The researchers selected 24 genes--all previously found to play a role in early embryos and embryonic stem cell identity--as candidate factors that might give body cells the ability to become other cell types.
The researchers found that four of those factors, known as Oct3/4, Sox2, c-Myc, and Klf4, could lend differentiated fibroblast cells taken from embryonic or adult mice the pluripotency normally reserved for embryonic stem cells.

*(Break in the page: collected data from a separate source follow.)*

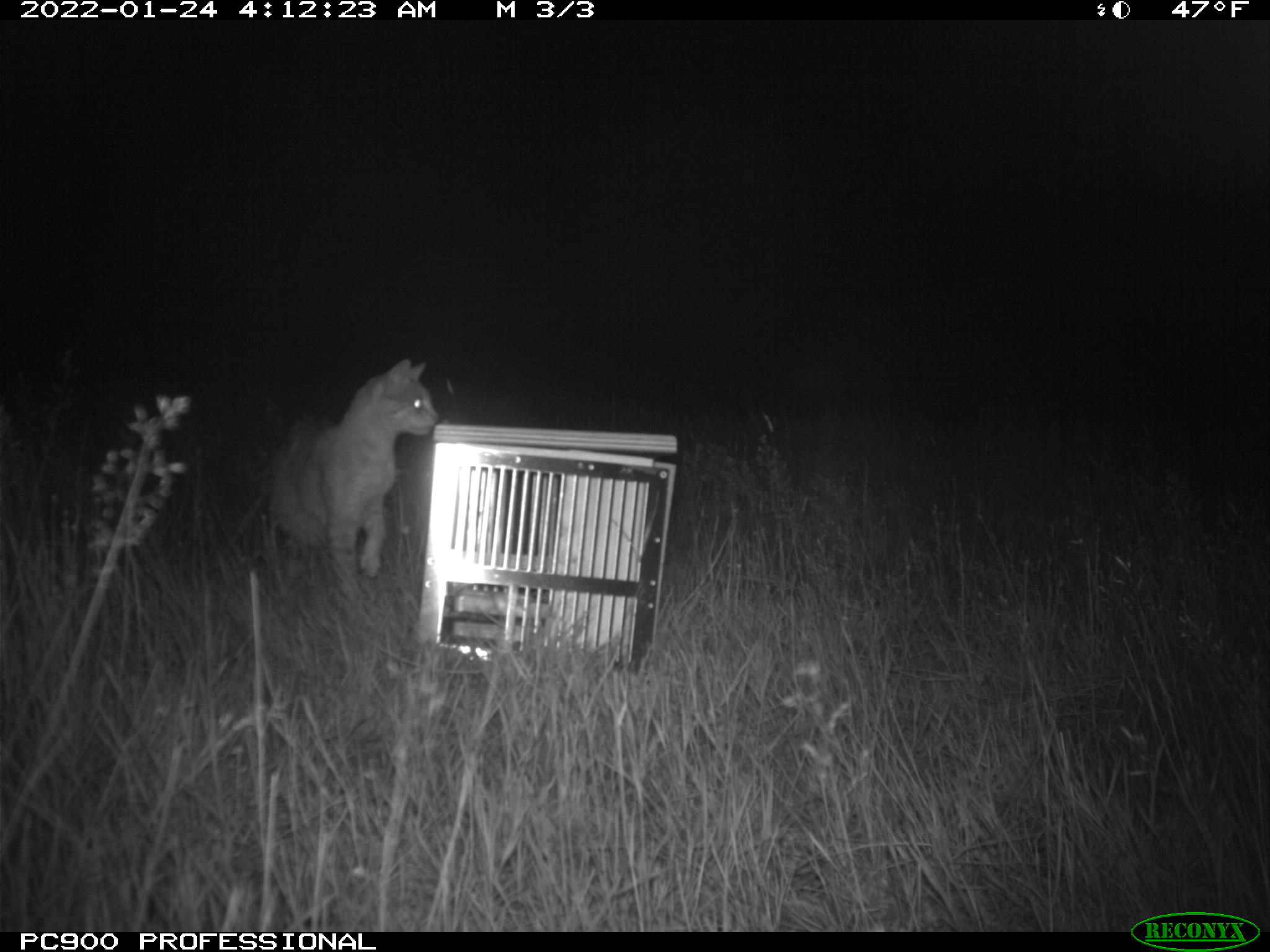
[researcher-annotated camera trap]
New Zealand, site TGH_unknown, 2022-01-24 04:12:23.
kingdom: Animalia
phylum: Chordata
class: Mammalia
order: Carnivora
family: Felidae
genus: Felis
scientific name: Felis catus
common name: domestic cat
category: cat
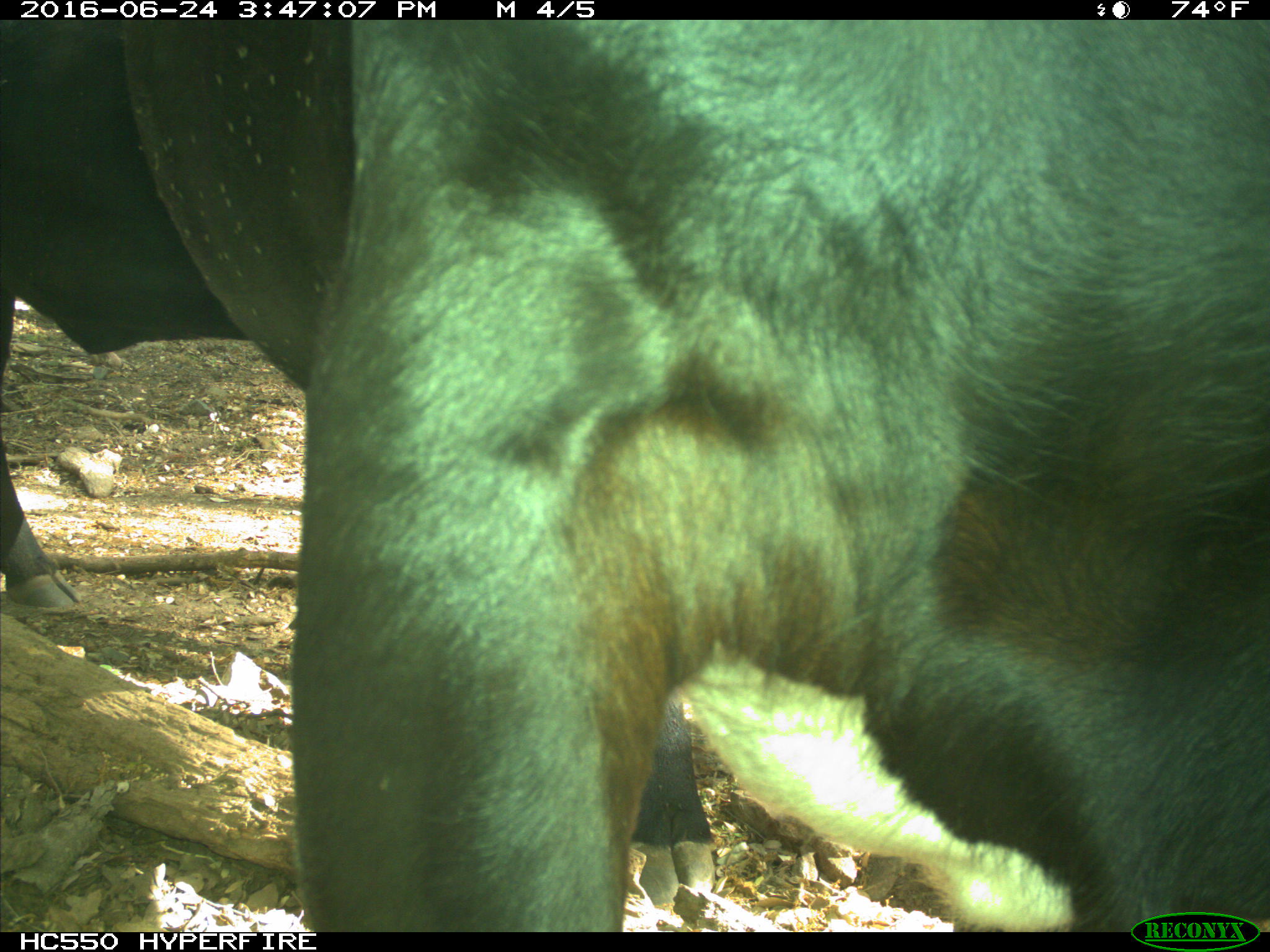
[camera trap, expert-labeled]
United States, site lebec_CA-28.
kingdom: Animalia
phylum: Chordata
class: Mammalia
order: Artiodactyla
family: Bovidae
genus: Bos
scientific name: Bos taurus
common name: domestic cow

They further reported that transplantation of the iPS cells under the skin of mice resulted in tumors containing a variety of tissues representing the three primary types found in mammalian embryos. Those primary "germ layers" in embryos eventually give rise to all an animal's tissues and organs.
Following injection into blastocysts, iPS cells also contributed to mouse embryonic development.
"The finding is an important step in controlling pluripotency, which may eventually allow the creation of pluripotent cells directly from somatic cells of patients," Yamanaka said.
While the findings could have wide applications, stem cell experts caution that the study of embryonic stem cells has much further to go.
"We still do not know whether the four factors can generate pluripotent cells from human somatic cells," Yamanaka said. Use of c-Myc, a gene implicated in many human cancers, may not be suitable for clinical applications, they added, and the process may require specific culture environments. It also remains unclear whether iPS cells can do everything that embryonic stem cells can.